Research studies can be about a wide variety of topics, however, at the moment I've found that there are quite a few studies that are focused specifically on COVID-19 research.
Some surveys only take a couple of minutes, others are longer (~20 minutes), and some require participants to take part over several days.
Image Source: Prolific.co
Signing up is fairly straightforward, and it's a good idea to complete the 'About You' section in order to start receiving studies. Payment is in pounds, and you can withdraw your earnings via Paypal once you reach £5.
2. FluTracking FluTracking is an online initiative that uses crowd-sourced data to track influenza outbreaks across Australia and New Zealand. This year, the survey commenced earlier (in February) and is also focusing on COVID-19.
Image Source: Flutracking.net
It's very easy to participate - simply sign up and each week you'll be sent a link to a survey. The weekly survey contains a few quick questions regarding any influenza symptoms you've experienced in the past week, if you've received a flu vaccination, and if you've been tested for COVID-19.
Each weekly survey takes around 10-15 seconds to fill it out.
3. The Tasmania Project
The Tasmania Project is a research project led by Professor Libby Lester, which will look at how the lives of Tasmanians are being affected during, and after the COVID-19 pandemic.
Image Source: University of Tasmania
The project will involve online surveys (~30 minutes each) and optional phone interviews (~30-60 minutes each), however, participants can choose their level of involvement.
The project is open to people aged 18 and above who are currently living in Tasmania.
4. Swinburne University Online Survey and Health Tracker App
Swinburne is currently seeking participants for an online survey that is being conducted in conjunction with several other universities. The survey is open to people from all over the world and focuses on the impact of social distancing, self-isolation, and quarantine on health and wellbeing.
5. Mental Health and Coronavirus study
The Mental Health and Coronavirus study is an online study created by the University of New South Wales and Black Dog Institute, and has a focus on mental health and wellbeing.
Image Source: Black Dog Institute
The study involves completing 3 questionnaires, which should take around 15 minutes each. At the end of each survey, all participants have the option of being entered into a draw to win 1 of 5 $50 Prezzee Gift Cards.
Participants must be aged 18 and above, and live in Australia.
6. University of Sydney/UNSW COVID-19 Survey
The University of Sydney, University of Saskatchewan and The University of New South Wales are currently looking for participants for an online survey titled 'How individuals cope and behave during the COVID-19 pandemic'.
The survey is open to Australians aged 18 and above, and should take around 20 minutes to complete.
7. Twins Research Australia COVID-19 Knowledge, Experience, Reaction and Resilience (TRACKERR).

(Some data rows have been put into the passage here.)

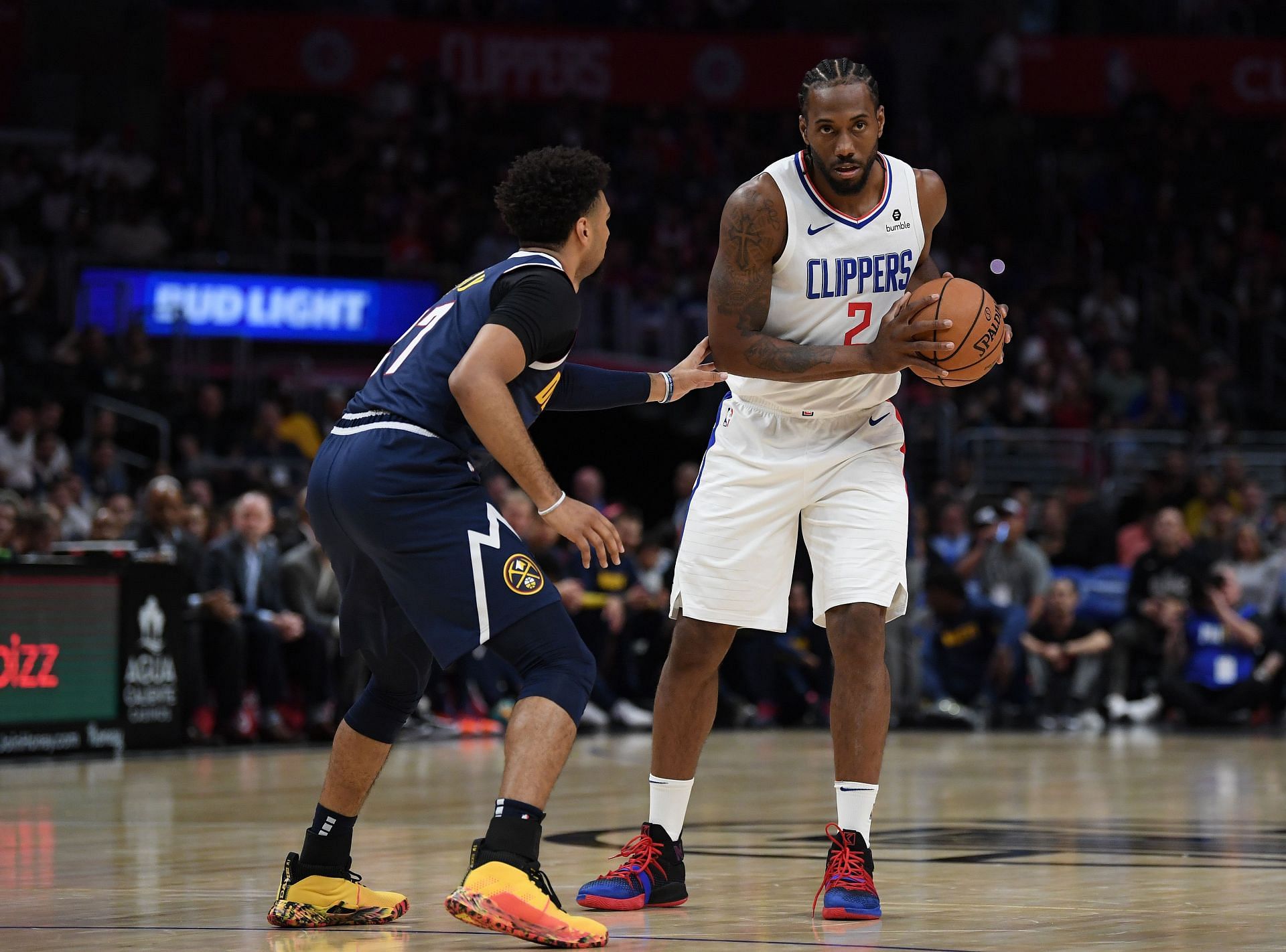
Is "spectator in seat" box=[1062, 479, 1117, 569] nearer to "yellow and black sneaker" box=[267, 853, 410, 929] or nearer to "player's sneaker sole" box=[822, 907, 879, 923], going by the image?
"player's sneaker sole" box=[822, 907, 879, 923]

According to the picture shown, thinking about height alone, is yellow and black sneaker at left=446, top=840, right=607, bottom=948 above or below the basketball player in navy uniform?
below

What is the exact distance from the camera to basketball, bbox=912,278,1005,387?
17.4ft

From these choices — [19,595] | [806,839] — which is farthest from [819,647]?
[806,839]

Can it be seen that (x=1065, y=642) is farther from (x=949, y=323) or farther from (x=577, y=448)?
(x=949, y=323)

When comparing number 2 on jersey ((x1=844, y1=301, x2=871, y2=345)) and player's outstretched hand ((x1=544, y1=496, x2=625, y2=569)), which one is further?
number 2 on jersey ((x1=844, y1=301, x2=871, y2=345))

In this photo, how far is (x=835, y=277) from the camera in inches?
219

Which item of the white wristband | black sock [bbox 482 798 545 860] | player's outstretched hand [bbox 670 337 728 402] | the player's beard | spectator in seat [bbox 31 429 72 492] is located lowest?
black sock [bbox 482 798 545 860]

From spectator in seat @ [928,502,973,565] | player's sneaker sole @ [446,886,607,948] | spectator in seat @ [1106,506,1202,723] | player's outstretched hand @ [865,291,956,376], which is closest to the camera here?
player's sneaker sole @ [446,886,607,948]

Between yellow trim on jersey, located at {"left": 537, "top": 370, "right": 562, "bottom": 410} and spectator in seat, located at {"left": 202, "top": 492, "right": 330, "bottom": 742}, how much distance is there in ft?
27.5

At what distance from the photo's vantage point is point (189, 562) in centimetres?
1323

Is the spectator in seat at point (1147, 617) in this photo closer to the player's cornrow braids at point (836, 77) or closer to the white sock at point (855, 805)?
the white sock at point (855, 805)

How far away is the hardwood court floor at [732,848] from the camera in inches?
188

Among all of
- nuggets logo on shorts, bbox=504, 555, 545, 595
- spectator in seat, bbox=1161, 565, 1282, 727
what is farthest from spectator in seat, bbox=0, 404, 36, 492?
nuggets logo on shorts, bbox=504, 555, 545, 595

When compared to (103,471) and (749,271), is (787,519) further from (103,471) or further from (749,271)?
(103,471)
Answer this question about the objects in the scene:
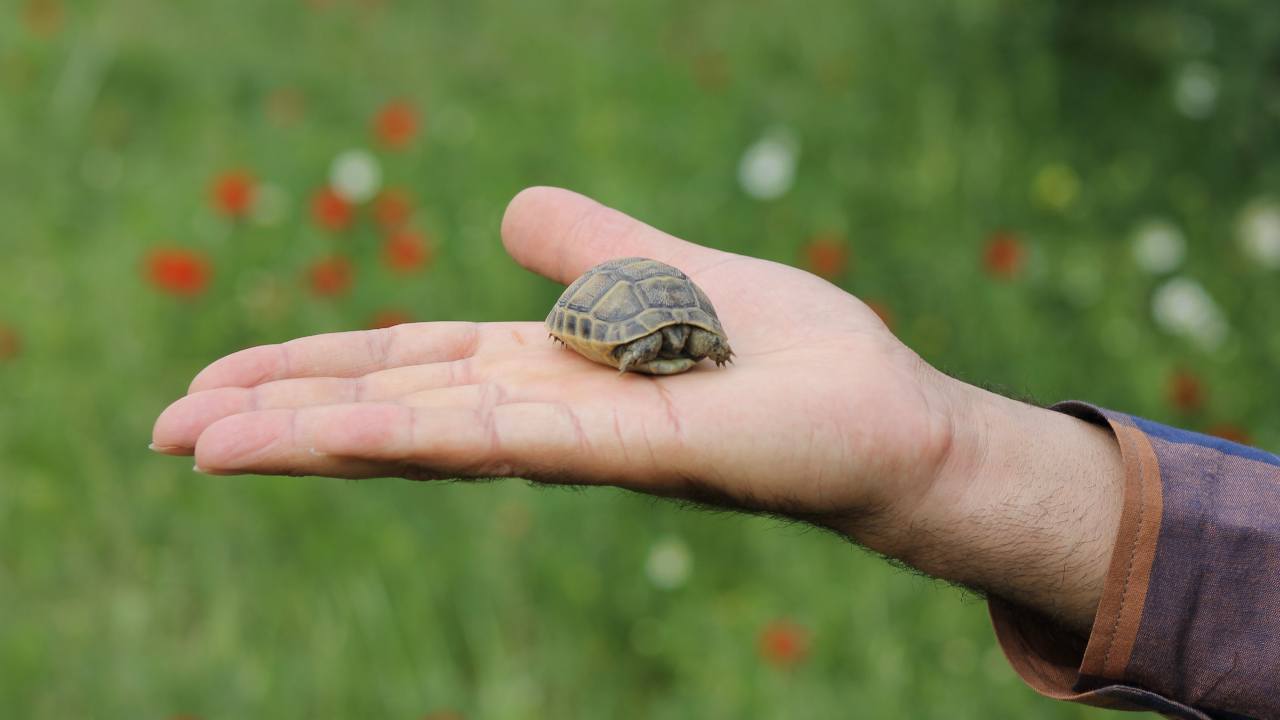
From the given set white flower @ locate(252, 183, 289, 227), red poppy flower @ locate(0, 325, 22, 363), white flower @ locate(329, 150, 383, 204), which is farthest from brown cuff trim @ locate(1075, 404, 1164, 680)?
red poppy flower @ locate(0, 325, 22, 363)

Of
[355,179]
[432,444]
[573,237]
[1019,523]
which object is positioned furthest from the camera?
[355,179]

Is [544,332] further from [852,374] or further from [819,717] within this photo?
[819,717]

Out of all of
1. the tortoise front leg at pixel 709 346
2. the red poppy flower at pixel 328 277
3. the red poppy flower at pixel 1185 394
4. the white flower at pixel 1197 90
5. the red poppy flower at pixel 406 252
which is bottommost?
→ the red poppy flower at pixel 1185 394

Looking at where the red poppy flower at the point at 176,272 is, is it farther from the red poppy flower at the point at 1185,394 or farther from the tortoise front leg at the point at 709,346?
the red poppy flower at the point at 1185,394

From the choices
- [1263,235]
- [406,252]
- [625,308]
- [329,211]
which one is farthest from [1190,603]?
[329,211]

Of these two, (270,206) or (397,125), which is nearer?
(397,125)

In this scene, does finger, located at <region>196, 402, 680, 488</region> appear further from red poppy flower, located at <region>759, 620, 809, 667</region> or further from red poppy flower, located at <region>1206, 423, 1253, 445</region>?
red poppy flower, located at <region>1206, 423, 1253, 445</region>

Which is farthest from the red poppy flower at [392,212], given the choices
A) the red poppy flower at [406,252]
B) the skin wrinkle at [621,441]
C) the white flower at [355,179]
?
the skin wrinkle at [621,441]

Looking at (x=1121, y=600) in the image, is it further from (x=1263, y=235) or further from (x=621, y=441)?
(x=1263, y=235)
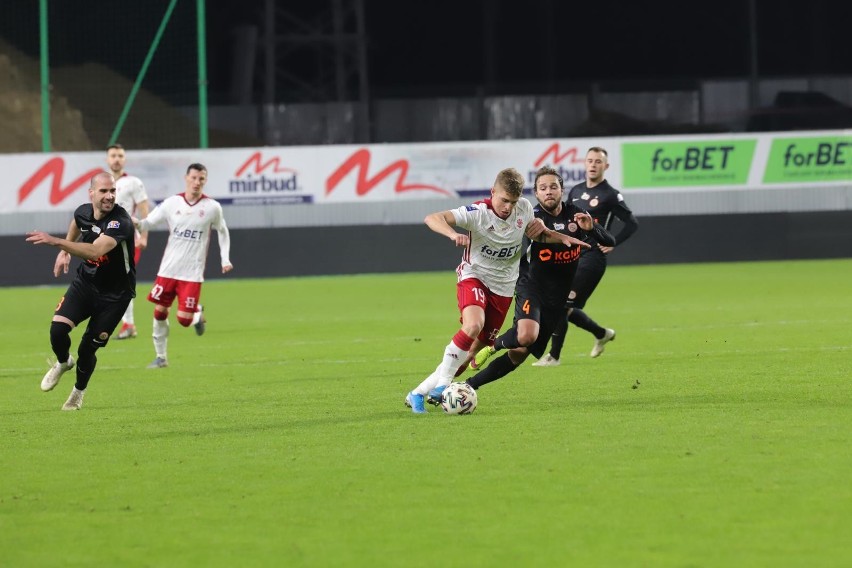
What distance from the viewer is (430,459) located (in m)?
8.38

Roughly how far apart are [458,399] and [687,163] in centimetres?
2183

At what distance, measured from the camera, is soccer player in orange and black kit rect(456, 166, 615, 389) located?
35.0 ft

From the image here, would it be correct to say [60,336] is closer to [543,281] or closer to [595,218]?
[543,281]

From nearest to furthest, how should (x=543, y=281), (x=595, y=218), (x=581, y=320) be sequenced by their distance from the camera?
(x=543, y=281)
(x=581, y=320)
(x=595, y=218)

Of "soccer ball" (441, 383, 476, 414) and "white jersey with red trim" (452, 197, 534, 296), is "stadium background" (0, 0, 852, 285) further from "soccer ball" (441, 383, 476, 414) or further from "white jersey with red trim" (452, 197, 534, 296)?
"soccer ball" (441, 383, 476, 414)

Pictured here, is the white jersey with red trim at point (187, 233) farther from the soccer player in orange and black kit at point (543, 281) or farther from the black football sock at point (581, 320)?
the soccer player in orange and black kit at point (543, 281)

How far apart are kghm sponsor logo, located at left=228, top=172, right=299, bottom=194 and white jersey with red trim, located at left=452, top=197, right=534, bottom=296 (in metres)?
19.3

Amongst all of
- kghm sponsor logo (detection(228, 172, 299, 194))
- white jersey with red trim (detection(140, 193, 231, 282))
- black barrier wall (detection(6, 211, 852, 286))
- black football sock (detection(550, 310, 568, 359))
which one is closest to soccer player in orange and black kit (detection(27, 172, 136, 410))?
white jersey with red trim (detection(140, 193, 231, 282))

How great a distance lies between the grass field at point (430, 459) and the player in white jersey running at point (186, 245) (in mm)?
703

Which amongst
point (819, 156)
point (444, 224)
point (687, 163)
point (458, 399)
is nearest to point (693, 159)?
point (687, 163)

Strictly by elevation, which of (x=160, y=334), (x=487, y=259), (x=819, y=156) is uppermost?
(x=487, y=259)

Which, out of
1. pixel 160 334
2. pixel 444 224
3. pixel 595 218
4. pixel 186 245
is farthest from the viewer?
pixel 186 245

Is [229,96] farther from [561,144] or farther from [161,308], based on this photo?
[161,308]

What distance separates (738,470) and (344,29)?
36.6 meters
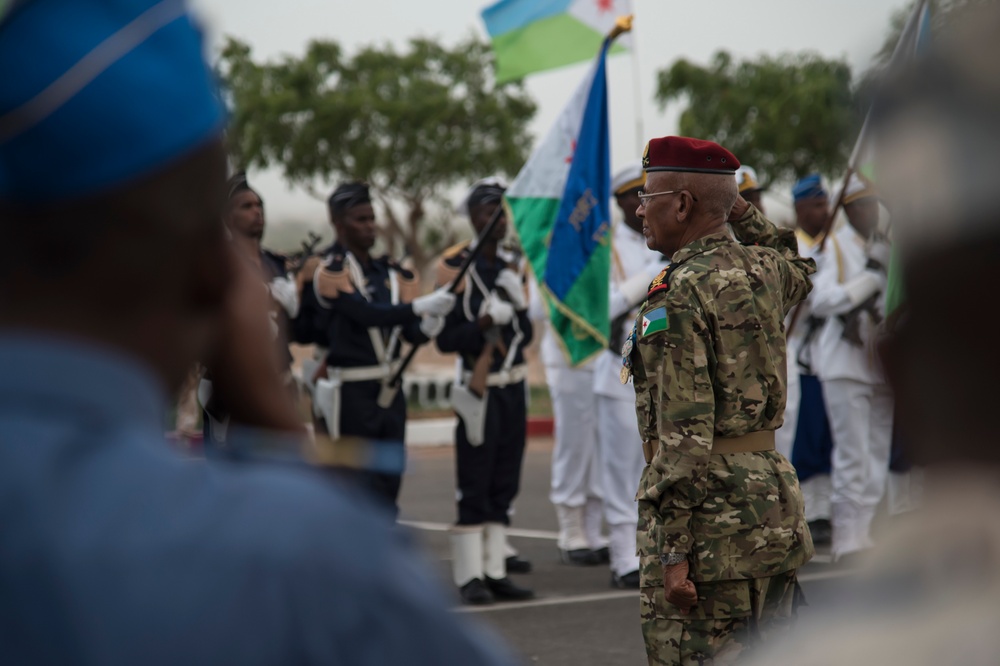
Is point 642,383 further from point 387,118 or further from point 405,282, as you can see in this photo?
point 387,118

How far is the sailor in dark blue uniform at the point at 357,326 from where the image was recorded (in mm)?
6492

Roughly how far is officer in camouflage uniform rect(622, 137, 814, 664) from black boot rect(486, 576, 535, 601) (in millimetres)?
3499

This study is open to adult twin pairs and Higher Order Multiples (HOMs), and a further study will open within the next month, which will be open to parents of young twins and HOMs.
The project will involve monthly online surveys and will examine various aspects of the pandemic, including knowledge of the virus, the changing impact on participants and their families, and behaviour during social restrictions.